Sean Foley Interface Security Systems LLC

Traditional burglar alarms systems have plagued both businesses and law enforcement for years, inundating 911 call centers with false alarms. The result is costly fines for businesses and unnecessary deployment of vital police resources. Thankfully, these older alarm systems are becoming a thing of the past, as video verified alarm services all but eliminate false alarms, saving some companies thousands of dollars in fees. Many businesses already have security cameras in place, so it’s a ‘no-brainer’ to connect these two systems together. It is no surprise that police departments have become fatigued by false alarms and as a result, rarely respond in time to make an impact. In contrast, video verified alarms elicit a priority-one response from police, since it is a professionally verified crime in progress. Video verification has become the new standard in protection, giving confidence to managers and owners, while saving time and money.

Mark Horton Bandweaver

With COVID-19 being at the forefront of everyone’s mind and with an eye on infection control, access control methods that require any form of touch now look increasingly outdated. Fingerprint readers, keypads and palm scanners may well become obsolete, with a drive towards hard credentials and biometrics.
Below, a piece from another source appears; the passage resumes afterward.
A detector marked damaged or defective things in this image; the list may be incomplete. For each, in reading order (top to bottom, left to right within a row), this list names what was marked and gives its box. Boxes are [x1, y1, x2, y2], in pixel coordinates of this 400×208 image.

Even when it comes to visitor management, touch screens upon entry to secure sites suddenly could be replaced with visual verification or CCTV analytics.
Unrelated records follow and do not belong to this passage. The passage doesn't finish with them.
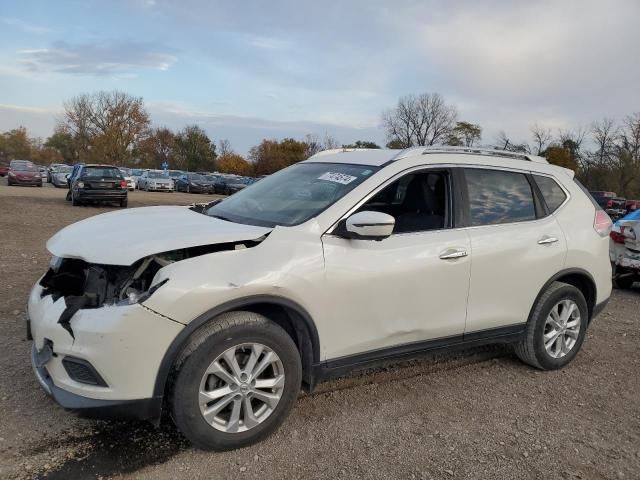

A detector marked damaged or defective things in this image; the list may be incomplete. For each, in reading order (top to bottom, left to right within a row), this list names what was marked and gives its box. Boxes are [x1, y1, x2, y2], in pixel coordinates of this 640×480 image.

crumpled hood [47, 206, 272, 266]
damaged front end [38, 240, 262, 338]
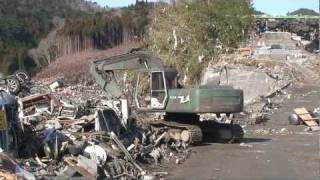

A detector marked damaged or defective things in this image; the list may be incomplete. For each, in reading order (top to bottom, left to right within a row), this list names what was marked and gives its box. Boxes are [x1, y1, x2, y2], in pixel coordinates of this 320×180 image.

destroyed vehicle [89, 48, 244, 144]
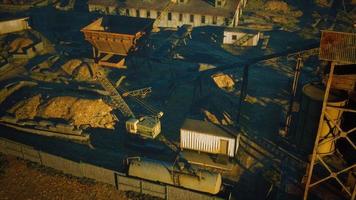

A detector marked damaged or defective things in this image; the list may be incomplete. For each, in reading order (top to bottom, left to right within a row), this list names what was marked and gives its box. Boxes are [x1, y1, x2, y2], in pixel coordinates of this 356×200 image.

rusty metal surface [320, 30, 356, 63]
Kai Bisgwa Security & Safety Things

As we move forward, hardware-defined cameras that perform certain tasks find themselves seriously challenged. The market is ripe for a revolution, as the development of AI technologies and sensor richness continue to increase, setting a new pace in innovation. Hardware development cannot keep pace and the development cycles are simply too long. For end users, this means longer wait times to reap the benefits of new technologies, as well as investing in new hardware more frequently. This paves the way for software-defined devices to become more commonplace and serve as the main vehicles for ushering in innovation to the market, a cycle already acknowledged in the smartphone and TV industries.

Bill Hobbs 3xLOGIC, Inc.

It seems odd to talk about obsolete technologies in an industry that embraced VCRs, until just a few years ago and I would bet more than a few are still in use. However, the improved imaging of digital IP cameras has quickly convinced most that analogue video needs to go. As much of an advance as IP video has been, storing large high-resolution image files have hampered the growth of digital video. But now cloud storage and retrieval, along with advances in indexing and searching, have greatly mitigated those issues and high-resolution images are now the norm. Another advantage that Cloud brings is the ability to merge security data from multiple sources, so as to produce a more holistic view of the estate and the status of what is being protected. Gone are the days of siloed access, video, fire, and intrusion systems.


Editor Summary

In access control, 125 kHz proximity and magnetic stripe cards have mostly outlasted their usefulness, haven’t they? In video, analogue systems have been far surpassed by newer technology. Also, proprietary systems in general, which are difficult to integrate with other technologies, offer decreasing usefulness in an age, when everything needs to be connected.